I just shook my head, as Raven blushed.

“Well, I’m grateful for those muscles.” She sputtered, looked at me, and looked away, as I followed her into the living room.

“Right here’s fine. They’re more of my pots and pans from storage. You know, pastry things.”

“You bake? Aunt Aria said you bake.”

“I do. Do you like baked goods?”

“I love cupcakes.”

“Well, are you allergic to anything?” Raven asked sweetly, as she knelt down to Nora’s level.

I set the box down, shaking my head, wondering why it felt as if Raven and Nora had known each other forever, even though this was one of the first times they were actually meeting since Nora was an infant.

“Nope. I’m good. I love cream cheese frosting though. At least that’s what Daddy says.”

Nora looked at me with wide eyes, pleading, and I saw the glint there.

I shook my head. “You’re a menace. But yes, we both love cream cheese frosting. But please don’t bake anything for us.

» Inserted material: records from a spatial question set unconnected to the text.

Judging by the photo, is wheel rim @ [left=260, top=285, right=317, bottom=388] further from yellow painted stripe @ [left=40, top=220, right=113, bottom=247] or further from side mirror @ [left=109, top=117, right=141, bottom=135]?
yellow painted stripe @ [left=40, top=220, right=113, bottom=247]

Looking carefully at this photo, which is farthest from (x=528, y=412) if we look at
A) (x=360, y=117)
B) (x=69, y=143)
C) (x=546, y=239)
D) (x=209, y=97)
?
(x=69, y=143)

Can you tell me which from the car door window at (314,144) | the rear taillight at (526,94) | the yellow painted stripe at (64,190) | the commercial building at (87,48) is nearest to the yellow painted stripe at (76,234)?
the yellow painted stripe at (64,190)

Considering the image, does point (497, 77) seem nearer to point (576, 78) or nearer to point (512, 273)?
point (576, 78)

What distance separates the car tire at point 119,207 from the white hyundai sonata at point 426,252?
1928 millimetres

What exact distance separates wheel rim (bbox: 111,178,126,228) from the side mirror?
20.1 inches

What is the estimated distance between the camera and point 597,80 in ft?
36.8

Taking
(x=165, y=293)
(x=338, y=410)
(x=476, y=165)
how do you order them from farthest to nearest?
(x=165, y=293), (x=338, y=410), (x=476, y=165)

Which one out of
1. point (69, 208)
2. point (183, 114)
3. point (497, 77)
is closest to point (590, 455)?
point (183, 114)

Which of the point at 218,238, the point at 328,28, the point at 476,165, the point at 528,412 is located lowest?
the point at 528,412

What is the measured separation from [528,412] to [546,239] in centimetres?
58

You already see how hyper this one is without the sugar.”

Raven laughed. “I always need taste testers for the café. However, I will not add sugar highs to the agenda.” When Nora pouted, Raven laughed. “Hey, even I get sugar highs sometimes and then I’m scary to be around. I understand.”

“You’re not scary, you’re beautiful.” Nora reached out and played with the pink strand of Raven’s hair. “I love this.”

Raven’s whole face changed, going a little wide-eyed and sweet.

Raven was gorgeous, but she always had been. “We’re not coloring your hair pink. Your school won’t let it. You know it.”

“Okay. But Aunt Maya said maybe one day.”

My Aunt Maya had multicolored hair a lot of the time, as did her children. But her children were my age, so that was fine.

“Maybe one day. But not right now.”

“I didn’t get pink hair until I was in my twenties,” Raven explained.

“But that’s so old,” Nora said, with the innocence of a five-year-old.

Raven snorted. “Please say that around your Aunt Aria. Just so I can see the look on her face,” Raven teased.

“I’m standing right here as well, and I’m not old,” I said, teasing, as I held out my hand for Nora. “Let’s give Raven some privacy. We have homework to do, and dinner.”

“Okay. Bye, Raven. I like your hair, and your cupcakes. And I’ll see you soon?” She waved, before she skipped away, talking me with her. “I’m leaving now.”

“Thank you for everything. And I’ll see you tomorrow for opening day.”

I nodded tightly. “Good luck. And we Montgomerys will be there. We support local businesses.”

“Especially your renters,” she teased. I wondered why that teasing did something to me. What the hell was wrong with me?

I left, and told myself that I was just tired, I wasn’t losing my mind. But I had a feeling I was once again lying to myself.